I have uploaded the whole output of dmesg to http://pastebin.com/m648ce12a so you can look at it, maybe you will see something I don't? 

Maybe also worth mentioning is that after resuming from hibernate, the automounter does not work anymore. Could that be related?

----------

## boerKrelis

Sorry, I'm out of ideas. Almost. It could be a firmware problem. I bet tuxonice can't restore the internal state of your adapters firmware, and it could well be the case that upon restoring kernel state there is no corresponding device state. It's a guess.

You might try to completely unload the driver module and maybe even the complete kernel wifi stack (if possible, build them as modules) to prevent tuxonice from storing the stacks' state.
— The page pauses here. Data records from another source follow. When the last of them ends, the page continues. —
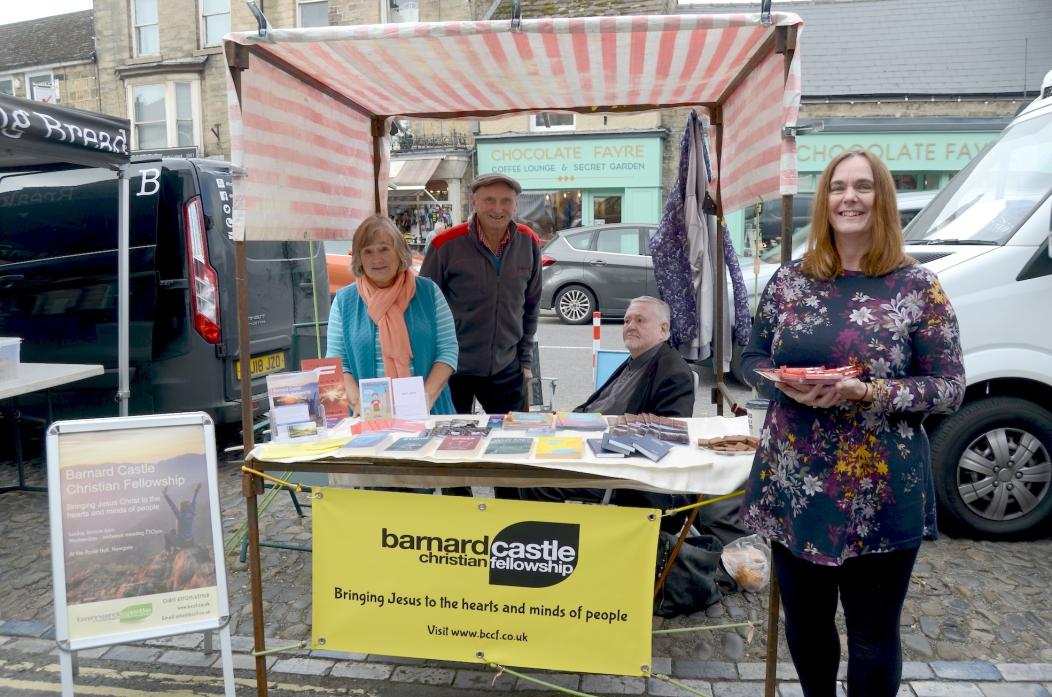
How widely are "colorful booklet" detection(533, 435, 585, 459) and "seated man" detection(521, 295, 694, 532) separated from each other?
0.62 metres

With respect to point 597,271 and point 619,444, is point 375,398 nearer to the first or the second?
point 619,444

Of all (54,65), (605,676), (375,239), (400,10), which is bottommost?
(605,676)

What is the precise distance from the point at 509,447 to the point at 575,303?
9.54 m

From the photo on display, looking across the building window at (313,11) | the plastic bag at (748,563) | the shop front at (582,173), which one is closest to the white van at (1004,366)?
the plastic bag at (748,563)

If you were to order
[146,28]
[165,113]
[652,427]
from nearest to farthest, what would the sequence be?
[652,427] < [165,113] < [146,28]

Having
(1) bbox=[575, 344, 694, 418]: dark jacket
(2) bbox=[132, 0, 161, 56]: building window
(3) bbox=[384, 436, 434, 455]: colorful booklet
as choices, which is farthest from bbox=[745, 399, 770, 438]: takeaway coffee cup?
(2) bbox=[132, 0, 161, 56]: building window

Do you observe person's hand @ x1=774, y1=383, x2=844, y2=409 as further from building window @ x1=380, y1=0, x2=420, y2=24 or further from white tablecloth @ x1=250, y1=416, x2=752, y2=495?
building window @ x1=380, y1=0, x2=420, y2=24

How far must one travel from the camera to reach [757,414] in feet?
9.35

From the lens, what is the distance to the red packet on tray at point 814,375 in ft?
6.38

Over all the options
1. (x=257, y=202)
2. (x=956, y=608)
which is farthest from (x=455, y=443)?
(x=956, y=608)

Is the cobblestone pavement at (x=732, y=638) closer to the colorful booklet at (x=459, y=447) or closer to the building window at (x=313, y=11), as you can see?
the colorful booklet at (x=459, y=447)

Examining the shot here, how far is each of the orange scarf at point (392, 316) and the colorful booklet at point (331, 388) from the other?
0.88 feet

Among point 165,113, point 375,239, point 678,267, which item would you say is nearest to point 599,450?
point 375,239

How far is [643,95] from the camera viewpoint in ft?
12.5
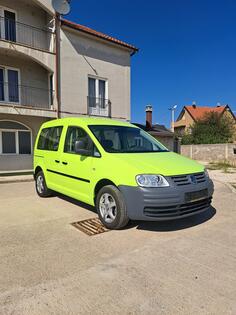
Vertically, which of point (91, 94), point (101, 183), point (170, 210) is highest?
point (91, 94)

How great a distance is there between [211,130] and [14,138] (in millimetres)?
27803

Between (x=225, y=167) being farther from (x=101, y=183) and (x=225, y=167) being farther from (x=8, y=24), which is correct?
(x=8, y=24)

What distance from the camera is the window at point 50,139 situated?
6.58 m

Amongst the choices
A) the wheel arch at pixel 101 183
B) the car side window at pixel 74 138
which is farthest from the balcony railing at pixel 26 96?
the wheel arch at pixel 101 183

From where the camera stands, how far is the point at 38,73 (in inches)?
583

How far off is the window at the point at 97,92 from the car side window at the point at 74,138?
10.3 meters

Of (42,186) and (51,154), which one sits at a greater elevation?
(51,154)

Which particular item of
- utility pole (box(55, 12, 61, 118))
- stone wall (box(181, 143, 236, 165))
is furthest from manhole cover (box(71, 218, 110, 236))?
stone wall (box(181, 143, 236, 165))

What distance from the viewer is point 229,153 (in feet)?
79.6

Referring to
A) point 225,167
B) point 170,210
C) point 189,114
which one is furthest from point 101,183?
point 189,114

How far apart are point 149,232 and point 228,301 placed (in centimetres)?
207

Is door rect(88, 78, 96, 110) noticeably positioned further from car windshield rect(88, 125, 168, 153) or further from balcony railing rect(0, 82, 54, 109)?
car windshield rect(88, 125, 168, 153)

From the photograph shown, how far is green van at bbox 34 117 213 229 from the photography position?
172 inches

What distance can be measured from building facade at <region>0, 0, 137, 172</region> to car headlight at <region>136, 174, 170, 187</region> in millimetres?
10258
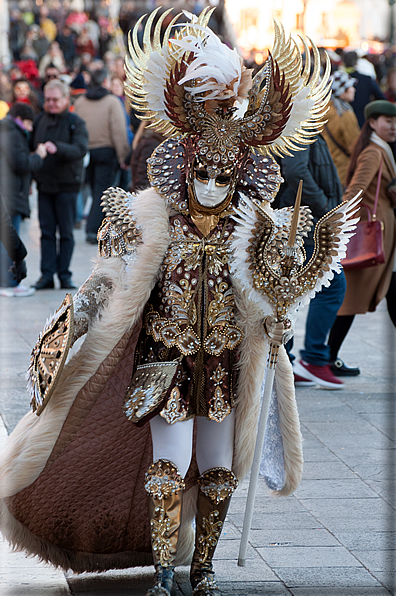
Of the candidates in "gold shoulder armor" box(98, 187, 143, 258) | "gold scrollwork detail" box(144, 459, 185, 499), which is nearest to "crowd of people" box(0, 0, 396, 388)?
"gold shoulder armor" box(98, 187, 143, 258)

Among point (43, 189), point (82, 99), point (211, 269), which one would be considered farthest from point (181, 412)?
point (82, 99)

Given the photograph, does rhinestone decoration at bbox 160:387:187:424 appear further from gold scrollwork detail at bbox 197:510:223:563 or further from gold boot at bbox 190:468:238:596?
gold scrollwork detail at bbox 197:510:223:563

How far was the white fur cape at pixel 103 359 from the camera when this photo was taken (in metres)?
3.26

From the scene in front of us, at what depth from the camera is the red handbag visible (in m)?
6.20

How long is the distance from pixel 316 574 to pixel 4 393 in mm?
2803

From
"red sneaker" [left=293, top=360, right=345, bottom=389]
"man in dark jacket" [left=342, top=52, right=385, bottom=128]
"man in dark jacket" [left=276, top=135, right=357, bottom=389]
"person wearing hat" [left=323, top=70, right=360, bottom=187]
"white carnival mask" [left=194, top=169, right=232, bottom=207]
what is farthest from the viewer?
"man in dark jacket" [left=342, top=52, right=385, bottom=128]

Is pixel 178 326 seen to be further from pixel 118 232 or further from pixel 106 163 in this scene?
pixel 106 163

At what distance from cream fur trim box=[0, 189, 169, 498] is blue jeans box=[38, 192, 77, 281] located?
5.69m

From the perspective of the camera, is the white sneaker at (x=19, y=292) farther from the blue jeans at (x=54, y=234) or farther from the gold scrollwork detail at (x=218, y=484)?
the gold scrollwork detail at (x=218, y=484)

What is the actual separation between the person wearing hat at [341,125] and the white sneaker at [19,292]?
323 centimetres

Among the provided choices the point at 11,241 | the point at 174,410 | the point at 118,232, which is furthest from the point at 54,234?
the point at 174,410

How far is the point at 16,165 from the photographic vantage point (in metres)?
8.52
Then, after resuming, you can start with a clean slate.

But I hope someone with more specific knowledge jumps in on this thread.

----------

## larophel

Thanks for your suggestion, but sadly it did not help either. 

It is an interesting point though, how does tuxonice save the hardware states? Is it maybe possible to stop it from sending my WLAN card into sleep mode?

----------

## cach0rr0

I too use the ath9k, but I never really hit this as an issue, since I use wicd for managing my wireless stuff rather than the init scripts. 

I don't know if this is doable for you or not, but it works for me quite nicely using wicd

----------

## larophel

Sorry for taking so long to reply, I was on vacation.

I am not sure if using wicd will make any difference as the card seems to be disabled hardware-wise but I will of course try. Emerging now, I will report back with the results.

Thanks!

----------

## larophel

I just tried it but it did not work   :Sad: 

Anyway, thanks for suggesting to try wicd, I quite like it and I think I may continue using it!

----------

## jquinte

Did you find any solution to this problem? Because I have a very similar one. After resume, I must unload and reload the ath9k module. After that I need sometimes to restart wicd.

I'd appreciate some help or tip from any of you.

Cheers!

----------

## larophel

Well, the problem I had (I don't have that laptop anymore, sadly) was not solved by reloading the ath9k module.

What I did was emerge the omnibook module and load it with "ectype=12", IIRC, depends on the laptop you got, then I could do "echo 1 > /proc/omnibook/wifi" to activate the wireless again.

If your problem is simply solved by reloading the ath9k module, and you use the "hibernate-script" package to hibernate, have you tried uncommenting

UnloadAllModules yes

LoadModules auto

in /etc/hibernate/common.conf?

Hoffe das hilft!

----------

## overkll

I've never used tuxonice, but I've been using ath9k as a module for over a year now.  I only had issues with specific kernels not resuming (nvidia related)... AT ALL.  The best kernels for ath9k so far have been 2.6.29 and 2.6.32.  Don't even bother using the other ones as they are.... well, crap.

As far as power saving/suspend/hibernate is concerned, gentoo-sources works just fine.  I let gnome take care of it all.

laphorel,  I didn't see how you've configured ath9k kernel wise, or how you bring it up so no one can really help you until you do.

----------

## cach0rr0

 *overkll wrote:*   

> I've never used tuxonice, but I've been using ath9k as a module for over a year now.  I only had issues with specific kernels not resuming (nvidia related)... AT ALL.  The best kernels for ath9k so far have been 2.6.29 and 2.6.32.  Don't even bother using the other ones as they are.... well, crap.
> 
> As far as power saving/suspend/hibernate is concerned, gentoo-sources works just fine.  I let gnome take care of it all.
> 
> laphorel,  I didn't see how you've configured ath9k kernel wise, or how you bring it up so no one can really help you until you do.

 

FYI, this has been an ongoing thing for >=2.6.31

http://bugzilla.kernel.org/show_bug.cgi?id=13807

bloody annoying; I was using .30 back when I originally posted in this thread - now that I've moved ahead with some later releases, any time I put any significant load on this system, I lose my connection. And indeed resuming i have to rmmod and modprobe all over again...and even then it *feels* less stable than before (have to manually disconnect/reconnect periodically). Reboot fixes it.

----------

## jquinte

You are totally right, cachorro. Even when sometimes there is no apparent error at all, you can *feel* that things are not working OK (slow; micro-disconnections; etc.).

I've read the link that you posted and solution seems to be on its way. Hopefully it will come in one of the next kernel versions.

Thanks and cheers!

----------

## r3tep

I had a problem at my card (ath5k).

At some startup, it was powered off and didn't wake up.

I disabled some ACPI-settings in my BIOS, the card is always on.

At my system, the problem is not solved. It's a workaround.

----------

## larophel

 *overkll wrote:*   

> 
> 
> laphorel,  I didn't see how you've configured ath9k kernel wise, or how you bring it up so no one can really help you until you do.

 

I am not sure what you mean, I think my OP was pretty clear. Anyway, I had also mentioned in the post before yours that I do not have the laptop anymore and that I had solved the problem.

I will change the title to avoid further confusion.

----------